North Hempstead Beach Park’s revitalization will begin its first phase with the help of a $1,050,000 grant to fund infrastructure work.
Town and state officials gathered at the 90-acre park in Port Washington last week to reveal the grant from New York state that will go toward the 1.25-mile shoreline restoration. Officials said added benefits include habitat restoration and better protection from future erosion for the surrounding environment.
North Hempstead officials Peter Zuckerman, Charles Berman, Veronica Lurvey, Wayne Wink and Judi Bosworth attended the news conference alongside state Sen. Anna Kaplan.

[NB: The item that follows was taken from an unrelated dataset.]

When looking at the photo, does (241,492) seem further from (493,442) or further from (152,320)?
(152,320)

“After many years of visioning, public participation, planning, and designing, we are extremely proud to announce that the first phase of the North Hempstead Beach Park renovation project is in the permitting phase,” said Bosworth, the outgoing town supervisor.
Expected amenities with future renovations include a restaurant, events stage, sledding hill and athletic courts, among others. Eight acres of parking, which amounts to 675 spots, will be converted into green spaces.
Renovations for the park have been a long time coming. In 2017, an extensive multiyear “visioning” process began, where suggested amenities were considered after public meetings filled with residents’ ideas.
A conceptual plan in 2019 was developed by the town’s consultant Quentin Rothschild with the help of the Visioning Committee, which included representatives from every part of North Hempstead.
Engineering and construction are set to cost slightly upwards of $2.3 million for the shoreline, according to North Hempstead spokesperson Gordon Tepper. Other aspects of the project are in the design process and costs are not yet finalized.
Once permits are approved, North Hempstead will undergo its standard “request for proposal” process, with construction beginning shortly after bids are accepted.
The former Bar Beach, located on West Shore Road in Port Washington, came under the jurisdiction of the Town of North Hempstead in late 2007 when it also acquired Hempstead Harbor Park and reopened them both as North Hempstead Beach Park.
Kaplan, who secured the grant of over $1 million, said the park is in need of a makeover.
“Families have been making treasured memories at North Hempstead Beach Park for generations, but the time has come to make investments for the future, and create the kind of new amenities that our neighbors will enjoy for generations to come,” Kaplan said.
Until permits are issued for construction, the overall project will remain in the engineering design stage.